Als unterdrückte Minderheit und zugleich Kreditgeber dienten die Juden der christlichen Herrschaft gleich in mehreren Funktionen. Sie wurden über hohe Steuern und Abgaben sowie über Kreditgewährung zur Finanzierung der Staatshaushalte benutzt, ohne dass sich ein einziger Christ die Hände schmutzig machrn musste. Gleichzeitig dienten sie als Sündenbock für Naturkatastrophen, Fehlentwicklungen und dergleichen mehr, bis hin zur Verbreitung der Pest.

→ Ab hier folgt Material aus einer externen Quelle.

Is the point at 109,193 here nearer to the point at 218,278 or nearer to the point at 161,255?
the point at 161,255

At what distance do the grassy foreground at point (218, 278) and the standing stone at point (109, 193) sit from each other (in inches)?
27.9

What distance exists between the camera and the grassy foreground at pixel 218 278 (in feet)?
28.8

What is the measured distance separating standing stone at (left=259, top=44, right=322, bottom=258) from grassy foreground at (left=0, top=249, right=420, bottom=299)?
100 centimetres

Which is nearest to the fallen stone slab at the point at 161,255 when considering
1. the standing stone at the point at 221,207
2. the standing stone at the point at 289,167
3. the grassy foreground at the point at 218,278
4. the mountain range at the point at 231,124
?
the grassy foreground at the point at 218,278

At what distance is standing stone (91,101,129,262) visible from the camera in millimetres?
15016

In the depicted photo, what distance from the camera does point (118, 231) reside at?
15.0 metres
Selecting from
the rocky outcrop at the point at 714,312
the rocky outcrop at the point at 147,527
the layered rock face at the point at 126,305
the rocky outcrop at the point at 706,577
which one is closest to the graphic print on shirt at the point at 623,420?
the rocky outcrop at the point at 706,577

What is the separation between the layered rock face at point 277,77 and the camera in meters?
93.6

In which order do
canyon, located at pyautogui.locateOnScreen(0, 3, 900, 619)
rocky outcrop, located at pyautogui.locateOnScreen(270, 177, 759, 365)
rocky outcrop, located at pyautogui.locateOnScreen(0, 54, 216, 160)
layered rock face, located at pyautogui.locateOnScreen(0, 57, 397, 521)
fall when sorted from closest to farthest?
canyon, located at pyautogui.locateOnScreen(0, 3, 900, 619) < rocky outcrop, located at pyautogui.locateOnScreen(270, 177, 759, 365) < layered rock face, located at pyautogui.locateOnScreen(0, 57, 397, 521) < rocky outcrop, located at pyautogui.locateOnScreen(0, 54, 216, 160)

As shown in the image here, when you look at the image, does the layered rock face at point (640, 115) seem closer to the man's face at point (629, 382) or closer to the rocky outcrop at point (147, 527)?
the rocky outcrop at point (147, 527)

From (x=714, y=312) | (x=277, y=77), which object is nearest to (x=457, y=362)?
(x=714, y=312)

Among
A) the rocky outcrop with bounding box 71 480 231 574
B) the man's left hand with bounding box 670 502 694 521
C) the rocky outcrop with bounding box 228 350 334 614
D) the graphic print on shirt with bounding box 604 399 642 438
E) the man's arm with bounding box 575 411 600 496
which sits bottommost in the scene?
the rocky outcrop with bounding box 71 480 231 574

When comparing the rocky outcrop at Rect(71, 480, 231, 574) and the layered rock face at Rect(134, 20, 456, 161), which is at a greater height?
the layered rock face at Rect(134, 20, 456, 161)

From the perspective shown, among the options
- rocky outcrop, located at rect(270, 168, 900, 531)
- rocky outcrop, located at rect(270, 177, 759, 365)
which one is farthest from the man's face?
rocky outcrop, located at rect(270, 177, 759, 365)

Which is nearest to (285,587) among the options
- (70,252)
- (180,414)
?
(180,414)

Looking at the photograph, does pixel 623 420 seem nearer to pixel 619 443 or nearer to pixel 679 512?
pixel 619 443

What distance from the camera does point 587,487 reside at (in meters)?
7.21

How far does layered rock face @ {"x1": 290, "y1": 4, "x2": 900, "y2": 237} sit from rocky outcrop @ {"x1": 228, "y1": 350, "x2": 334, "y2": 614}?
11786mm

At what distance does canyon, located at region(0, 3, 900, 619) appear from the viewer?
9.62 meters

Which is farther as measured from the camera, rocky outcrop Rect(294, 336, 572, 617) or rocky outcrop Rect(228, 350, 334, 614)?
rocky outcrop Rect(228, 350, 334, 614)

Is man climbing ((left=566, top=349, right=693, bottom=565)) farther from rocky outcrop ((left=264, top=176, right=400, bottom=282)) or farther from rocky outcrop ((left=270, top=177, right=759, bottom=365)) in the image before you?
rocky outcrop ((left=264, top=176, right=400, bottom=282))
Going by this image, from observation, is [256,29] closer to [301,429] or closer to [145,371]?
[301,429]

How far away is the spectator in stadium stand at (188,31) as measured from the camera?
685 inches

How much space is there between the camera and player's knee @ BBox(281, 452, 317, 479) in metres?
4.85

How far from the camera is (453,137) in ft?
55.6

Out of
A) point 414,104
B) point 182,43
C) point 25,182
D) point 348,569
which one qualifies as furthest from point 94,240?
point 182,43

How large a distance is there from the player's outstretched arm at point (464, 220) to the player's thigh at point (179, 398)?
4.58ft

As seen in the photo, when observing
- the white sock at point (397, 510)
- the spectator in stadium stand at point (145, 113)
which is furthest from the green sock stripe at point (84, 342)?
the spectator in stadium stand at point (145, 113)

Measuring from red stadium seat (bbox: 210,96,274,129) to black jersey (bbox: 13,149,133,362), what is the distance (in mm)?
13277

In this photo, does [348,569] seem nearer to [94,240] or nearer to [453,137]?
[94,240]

Einen weiteren Hintergrund für die häufiger werdenden Pogrome bildeten die die 'Umverteilungseffekte', die sich günstigerweise damit auch jeweils produzieren ließen: Wollte man sich der Schulden entledigen, erpresste oder vertrieb die Juden oder schlug sie tot - ein Verfahren, das später auch die Nationalsozialisten wählten. Das ökonomische Weltbild, das hinter dieser Ideologie stand, qualifizierte nur das als Arbeit, was sozusagen im Schweiß des Angesichts produziert wurde. Nur Bauern und Handwerker wurden diesen Kriterien gerecht. Man konnte nicht begreifen, dass auch die reine Entscheidung, in einen Wirtschaftszweig, ein Unternehmen oder eine Ware zu investieren, bereits eine Produktivitätssteigerung hervorrufen konnte. Gleiches gilt für den Warenaustausch - gerade auch im Außenhandel, wie David Ricardo mit seinem Theorem über komparative Kostenvorteile aufzeigt. Das sozialromantische Bild des 'Volkswirtschaftens' dominierte bis weit in die Epoche des Nationalsozialismus hinein gerade in Deutschland das Denken, während man sich im angloamerikanischen Raum schon früh davon löste, sowohl intellektuell als auch betriebswirtschaftlich, was bis heute in die Wirtschaftsstrukturen der Staaten hineinwirkt, wenn wir etwa die Dominanz Londons und New Yorks im Bankensektor betrachten."

Abschließend seien hier noch die wichtigsten Statements aus der Schlusspassage des Textes zitiert: "Während man in Deutschland über Jahrhunderte Handel und Kredit als wenig produktiv schätzte und mit Schmarotzertum und parasitären Geschäften gleichsetzte, deren Abwicklung man der jüdischen Minderheit abverlangte und gleichzeitig vorwarf, entging der Mehrheit mit ihrem beschränkten geistigen Horizont der wirtschaftliche Wert der Informationsbeschaffung und Analyse, die mit der Aktivität verbunden waren. Die Rolle der Wissensbeschaffung, der Lernens, der Risikobewertung wurden völlig unterschätzt. Und gerade hier verfügte die jüdische Minderheit über Vorteile."

In Auslassungen, wie man sie sowohl bei Sombart wie in dem Hetzorgan "Völkischer Beobachter" findet, offenbart sich somit ein extrem begrenzter Horizont - vor dem auch das Aufkommen von Neidgefühlen gesehen werden muss.